LLMs are improving fast. Context windows are expanding. Training data curation is becoming more sophisticated. New architectures (mixture-of-experts models, which activate only a subset of parameters for each token) are making larger models more efficient. Multimodal models that process text, images, and audio are becoming standard.

But the fundamental architecture – transformers predicting the next token – has been remarkably stable since 2017. The improvements have come from scale, data quality, training techniques, and engineering, not from a radical rethinking of the approach.

Whether this architecture has a ceiling – whether “predict the next token” can scale all the way to artificial general intelligence, or whether something fundamentally different is needed – is the most important open question in AI research. The optimists point to the steady improvement of scaling laws and the continued emergence of new capabilities. The sceptics point to the persistent failure modes (hallucination, poor arithmetic, brittleness to adversarial inputs) as evidence that statistical pattern matching has structural limits.

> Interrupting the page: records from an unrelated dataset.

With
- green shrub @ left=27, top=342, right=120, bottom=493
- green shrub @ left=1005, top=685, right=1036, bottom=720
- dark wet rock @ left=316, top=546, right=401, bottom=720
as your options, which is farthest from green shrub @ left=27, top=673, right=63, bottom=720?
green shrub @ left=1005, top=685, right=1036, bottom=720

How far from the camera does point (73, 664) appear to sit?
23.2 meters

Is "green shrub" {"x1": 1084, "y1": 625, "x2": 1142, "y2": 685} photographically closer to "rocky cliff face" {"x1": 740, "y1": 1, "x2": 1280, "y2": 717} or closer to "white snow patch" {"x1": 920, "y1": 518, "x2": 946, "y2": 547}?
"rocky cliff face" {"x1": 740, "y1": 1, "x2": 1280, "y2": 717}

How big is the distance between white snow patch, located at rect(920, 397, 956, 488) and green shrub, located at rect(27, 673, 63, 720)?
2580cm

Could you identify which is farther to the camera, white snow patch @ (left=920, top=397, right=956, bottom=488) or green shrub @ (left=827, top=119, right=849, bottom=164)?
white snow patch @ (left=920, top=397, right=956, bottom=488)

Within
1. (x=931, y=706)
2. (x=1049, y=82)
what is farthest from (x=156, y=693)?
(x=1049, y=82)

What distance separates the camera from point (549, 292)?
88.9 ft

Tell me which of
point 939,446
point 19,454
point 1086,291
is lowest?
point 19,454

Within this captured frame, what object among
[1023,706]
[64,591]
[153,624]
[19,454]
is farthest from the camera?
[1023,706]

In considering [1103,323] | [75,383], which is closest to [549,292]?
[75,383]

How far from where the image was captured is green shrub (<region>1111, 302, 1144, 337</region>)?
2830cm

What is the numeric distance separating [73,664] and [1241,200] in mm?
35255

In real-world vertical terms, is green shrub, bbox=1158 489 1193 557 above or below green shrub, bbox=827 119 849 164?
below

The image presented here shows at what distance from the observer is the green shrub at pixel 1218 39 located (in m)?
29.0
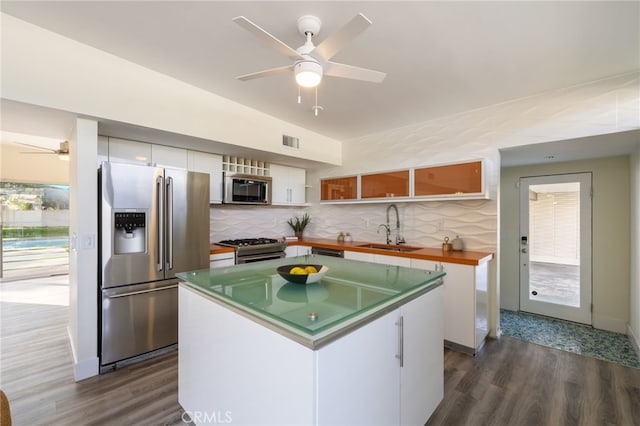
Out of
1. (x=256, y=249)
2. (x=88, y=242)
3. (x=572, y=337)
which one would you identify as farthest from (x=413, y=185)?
(x=88, y=242)

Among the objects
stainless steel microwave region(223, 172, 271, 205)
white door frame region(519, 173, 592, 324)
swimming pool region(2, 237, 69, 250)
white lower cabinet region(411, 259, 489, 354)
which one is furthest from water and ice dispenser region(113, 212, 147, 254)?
swimming pool region(2, 237, 69, 250)

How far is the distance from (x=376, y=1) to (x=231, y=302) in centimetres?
189

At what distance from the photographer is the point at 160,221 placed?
2.73 meters

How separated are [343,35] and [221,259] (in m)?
2.81

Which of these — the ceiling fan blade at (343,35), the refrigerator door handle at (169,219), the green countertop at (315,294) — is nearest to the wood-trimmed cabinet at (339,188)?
the green countertop at (315,294)

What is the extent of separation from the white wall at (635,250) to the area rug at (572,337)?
0.52 feet

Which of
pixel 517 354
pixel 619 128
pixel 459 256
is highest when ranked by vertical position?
pixel 619 128

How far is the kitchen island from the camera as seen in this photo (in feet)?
3.36

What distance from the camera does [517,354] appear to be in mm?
2797

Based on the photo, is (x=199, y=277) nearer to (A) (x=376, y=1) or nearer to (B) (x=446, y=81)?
(A) (x=376, y=1)

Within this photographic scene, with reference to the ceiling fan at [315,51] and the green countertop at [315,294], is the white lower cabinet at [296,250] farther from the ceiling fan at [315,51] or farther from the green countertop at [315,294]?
the ceiling fan at [315,51]

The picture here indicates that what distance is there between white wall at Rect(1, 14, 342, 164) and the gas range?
1.30m

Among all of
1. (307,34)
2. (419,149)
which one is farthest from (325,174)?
(307,34)

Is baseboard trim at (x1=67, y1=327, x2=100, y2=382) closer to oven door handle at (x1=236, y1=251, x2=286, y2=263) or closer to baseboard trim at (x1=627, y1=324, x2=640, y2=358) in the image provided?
oven door handle at (x1=236, y1=251, x2=286, y2=263)
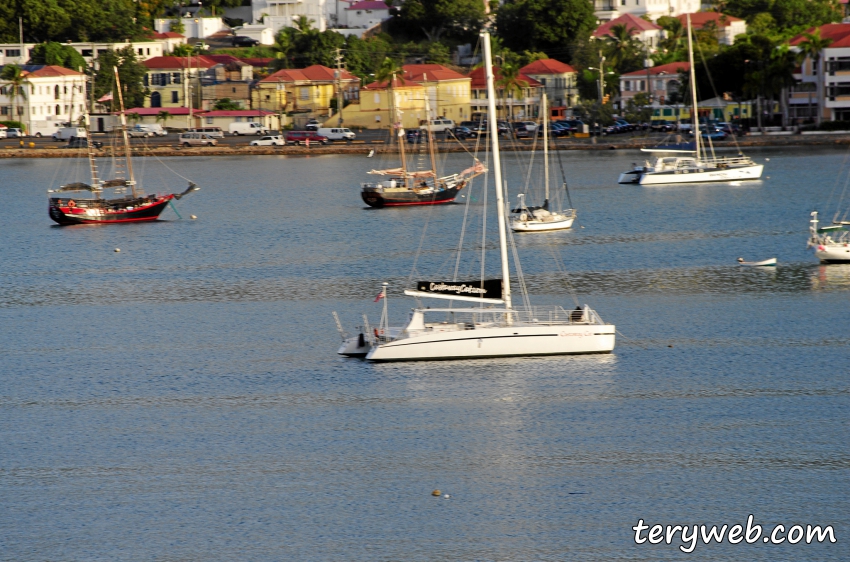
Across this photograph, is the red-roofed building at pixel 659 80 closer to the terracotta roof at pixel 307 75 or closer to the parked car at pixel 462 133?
the parked car at pixel 462 133

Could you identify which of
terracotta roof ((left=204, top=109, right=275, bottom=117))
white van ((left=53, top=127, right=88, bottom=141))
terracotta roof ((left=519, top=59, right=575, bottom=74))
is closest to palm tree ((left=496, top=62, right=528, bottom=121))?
terracotta roof ((left=519, top=59, right=575, bottom=74))

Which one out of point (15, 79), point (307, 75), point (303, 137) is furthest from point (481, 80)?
point (15, 79)

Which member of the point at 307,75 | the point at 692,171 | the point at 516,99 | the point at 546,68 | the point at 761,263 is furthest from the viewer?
the point at 307,75

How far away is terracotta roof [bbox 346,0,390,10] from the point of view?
160 metres

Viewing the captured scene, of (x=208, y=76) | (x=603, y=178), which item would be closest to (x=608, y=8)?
(x=208, y=76)

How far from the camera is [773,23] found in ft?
470

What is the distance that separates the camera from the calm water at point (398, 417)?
24.1m

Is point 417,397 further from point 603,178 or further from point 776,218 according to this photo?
point 603,178

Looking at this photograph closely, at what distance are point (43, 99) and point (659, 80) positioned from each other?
63.6 metres

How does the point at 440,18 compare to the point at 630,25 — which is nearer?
the point at 630,25

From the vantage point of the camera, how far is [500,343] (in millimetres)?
33156

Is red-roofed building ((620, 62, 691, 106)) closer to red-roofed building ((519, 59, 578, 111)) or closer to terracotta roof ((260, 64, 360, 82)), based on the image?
red-roofed building ((519, 59, 578, 111))

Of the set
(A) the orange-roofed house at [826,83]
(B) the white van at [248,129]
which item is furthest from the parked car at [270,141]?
(A) the orange-roofed house at [826,83]

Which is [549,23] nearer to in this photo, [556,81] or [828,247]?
[556,81]
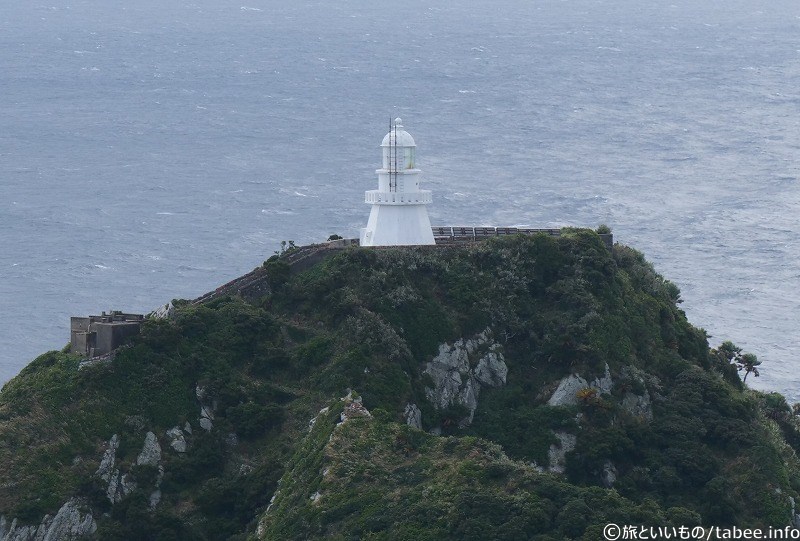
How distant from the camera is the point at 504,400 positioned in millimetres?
100562

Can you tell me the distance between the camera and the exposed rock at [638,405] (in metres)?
101

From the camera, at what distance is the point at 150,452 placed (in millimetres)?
93125

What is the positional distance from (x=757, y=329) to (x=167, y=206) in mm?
64642

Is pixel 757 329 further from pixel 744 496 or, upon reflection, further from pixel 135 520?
pixel 135 520

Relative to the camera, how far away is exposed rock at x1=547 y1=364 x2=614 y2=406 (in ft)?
330

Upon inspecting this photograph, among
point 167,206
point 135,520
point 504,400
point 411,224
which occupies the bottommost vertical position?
point 135,520

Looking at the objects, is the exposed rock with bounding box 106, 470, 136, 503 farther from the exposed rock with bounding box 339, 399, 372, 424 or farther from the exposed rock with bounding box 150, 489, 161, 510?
the exposed rock with bounding box 339, 399, 372, 424

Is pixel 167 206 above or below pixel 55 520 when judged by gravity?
above

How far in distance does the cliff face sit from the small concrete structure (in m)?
1.04

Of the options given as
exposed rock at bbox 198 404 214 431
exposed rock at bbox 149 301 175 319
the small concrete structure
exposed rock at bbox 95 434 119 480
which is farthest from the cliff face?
the small concrete structure

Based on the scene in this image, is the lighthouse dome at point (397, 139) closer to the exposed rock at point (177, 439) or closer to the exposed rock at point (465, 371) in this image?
the exposed rock at point (465, 371)

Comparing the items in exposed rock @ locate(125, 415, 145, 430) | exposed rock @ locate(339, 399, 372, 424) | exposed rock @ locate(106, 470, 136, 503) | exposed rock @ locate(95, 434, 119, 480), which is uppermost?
exposed rock @ locate(339, 399, 372, 424)

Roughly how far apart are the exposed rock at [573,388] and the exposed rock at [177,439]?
68.0 ft

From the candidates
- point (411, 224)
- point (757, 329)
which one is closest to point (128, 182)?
point (757, 329)
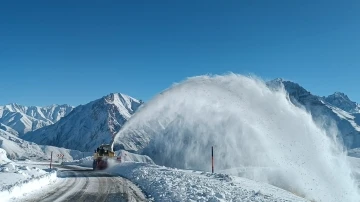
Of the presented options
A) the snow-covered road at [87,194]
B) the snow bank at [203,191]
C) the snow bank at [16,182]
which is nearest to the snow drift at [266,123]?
the snow bank at [203,191]

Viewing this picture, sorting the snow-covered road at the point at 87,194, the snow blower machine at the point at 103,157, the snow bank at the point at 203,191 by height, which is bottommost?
the snow-covered road at the point at 87,194

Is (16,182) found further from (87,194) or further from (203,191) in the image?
(203,191)

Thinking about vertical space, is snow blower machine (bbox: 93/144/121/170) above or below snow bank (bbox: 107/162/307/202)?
above

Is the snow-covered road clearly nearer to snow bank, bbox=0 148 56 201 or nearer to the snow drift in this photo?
snow bank, bbox=0 148 56 201

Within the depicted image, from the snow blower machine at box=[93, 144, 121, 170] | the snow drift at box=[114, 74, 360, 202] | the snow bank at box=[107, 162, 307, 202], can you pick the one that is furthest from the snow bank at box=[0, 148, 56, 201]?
the snow drift at box=[114, 74, 360, 202]

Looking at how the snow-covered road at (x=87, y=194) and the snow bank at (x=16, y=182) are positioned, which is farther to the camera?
the snow-covered road at (x=87, y=194)

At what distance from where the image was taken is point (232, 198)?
54.8ft

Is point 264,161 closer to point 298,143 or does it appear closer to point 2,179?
point 298,143

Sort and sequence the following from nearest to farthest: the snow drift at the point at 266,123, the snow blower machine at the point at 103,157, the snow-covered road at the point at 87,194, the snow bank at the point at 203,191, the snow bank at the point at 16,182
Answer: the snow bank at the point at 203,191, the snow bank at the point at 16,182, the snow-covered road at the point at 87,194, the snow drift at the point at 266,123, the snow blower machine at the point at 103,157

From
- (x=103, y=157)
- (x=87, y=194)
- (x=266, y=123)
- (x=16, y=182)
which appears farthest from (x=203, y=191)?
(x=266, y=123)

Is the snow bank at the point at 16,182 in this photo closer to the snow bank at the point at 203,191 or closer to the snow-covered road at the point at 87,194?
the snow-covered road at the point at 87,194

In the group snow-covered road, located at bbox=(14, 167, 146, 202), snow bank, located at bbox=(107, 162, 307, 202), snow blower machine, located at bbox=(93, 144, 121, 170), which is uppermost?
snow blower machine, located at bbox=(93, 144, 121, 170)

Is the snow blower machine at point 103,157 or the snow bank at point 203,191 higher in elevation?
the snow blower machine at point 103,157

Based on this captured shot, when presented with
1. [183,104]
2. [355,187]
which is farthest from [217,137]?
[355,187]
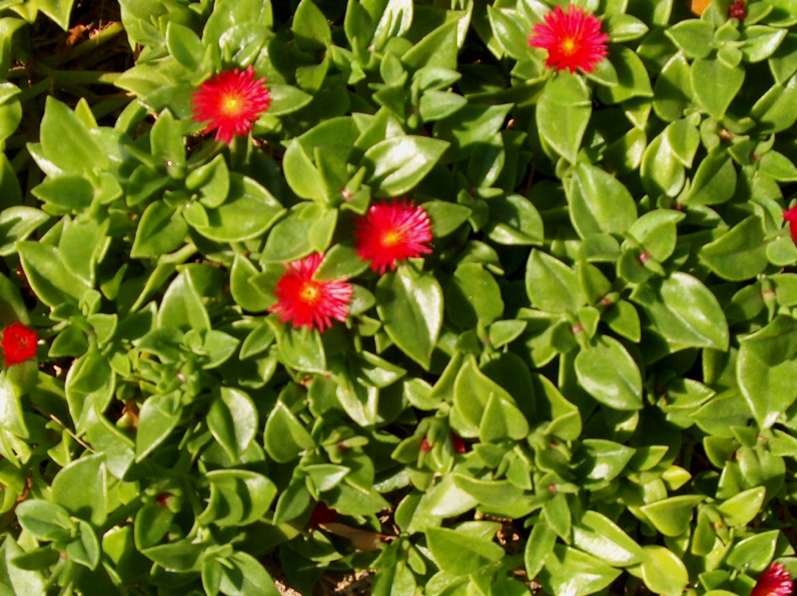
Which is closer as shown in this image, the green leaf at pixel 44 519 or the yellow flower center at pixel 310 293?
the yellow flower center at pixel 310 293

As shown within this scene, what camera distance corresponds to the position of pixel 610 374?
1493 mm

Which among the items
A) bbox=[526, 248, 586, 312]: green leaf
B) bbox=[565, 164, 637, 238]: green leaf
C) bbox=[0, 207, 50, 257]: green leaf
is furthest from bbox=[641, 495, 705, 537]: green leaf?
bbox=[0, 207, 50, 257]: green leaf

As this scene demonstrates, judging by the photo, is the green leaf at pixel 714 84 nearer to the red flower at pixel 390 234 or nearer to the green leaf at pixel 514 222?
the green leaf at pixel 514 222

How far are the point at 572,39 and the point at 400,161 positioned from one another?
0.41 meters

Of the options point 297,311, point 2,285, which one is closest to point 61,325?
point 2,285

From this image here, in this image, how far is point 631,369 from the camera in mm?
1482

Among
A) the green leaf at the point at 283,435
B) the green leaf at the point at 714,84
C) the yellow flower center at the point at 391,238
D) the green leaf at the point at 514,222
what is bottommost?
the green leaf at the point at 283,435

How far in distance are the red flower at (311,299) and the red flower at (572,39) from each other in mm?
597

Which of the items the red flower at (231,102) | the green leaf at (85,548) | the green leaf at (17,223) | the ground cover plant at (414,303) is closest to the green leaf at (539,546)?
the ground cover plant at (414,303)

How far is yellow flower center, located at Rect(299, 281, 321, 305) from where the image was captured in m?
1.40

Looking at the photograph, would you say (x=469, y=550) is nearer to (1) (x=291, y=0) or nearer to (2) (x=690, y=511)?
(2) (x=690, y=511)

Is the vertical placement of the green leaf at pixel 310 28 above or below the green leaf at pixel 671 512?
above

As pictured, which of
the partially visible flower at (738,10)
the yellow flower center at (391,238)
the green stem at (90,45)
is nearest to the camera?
the yellow flower center at (391,238)

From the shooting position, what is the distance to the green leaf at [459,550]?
1554mm
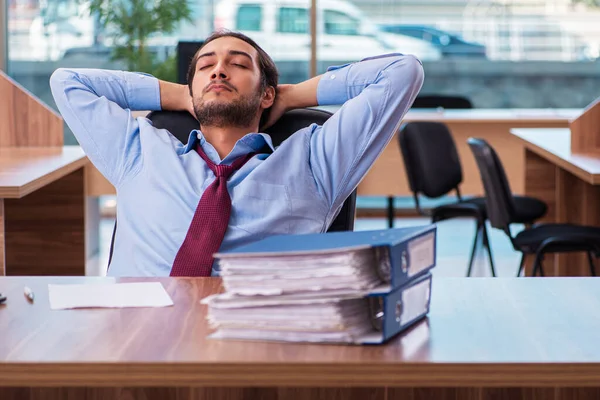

Both sides might be right. LLMs might continue to improve dramatically while retaining certain categories of failure. They might become better at everything we need them for while still not “understanding” anything in the way humans do.

For practical purposes, the answer to “how do LLMs work?” is: they read text as tokens, embed those tokens in high-dimensional space, use attention to relate tokens to each other across thousands of layers, and predict the next token from the resulting representation. The training process teaches them patterns that span syntax, semantics, logic, and world knowledge. The result is a system that can generate remarkably useful text while having no explicit model of truth, no persistent memory, and no understanding of why its outputs are correct when they are.

That’s not a criticism. It’s a description. And understanding the description makes you better at using the tool – knowing when to trust it, when to verify, and when to reach for something else entirely.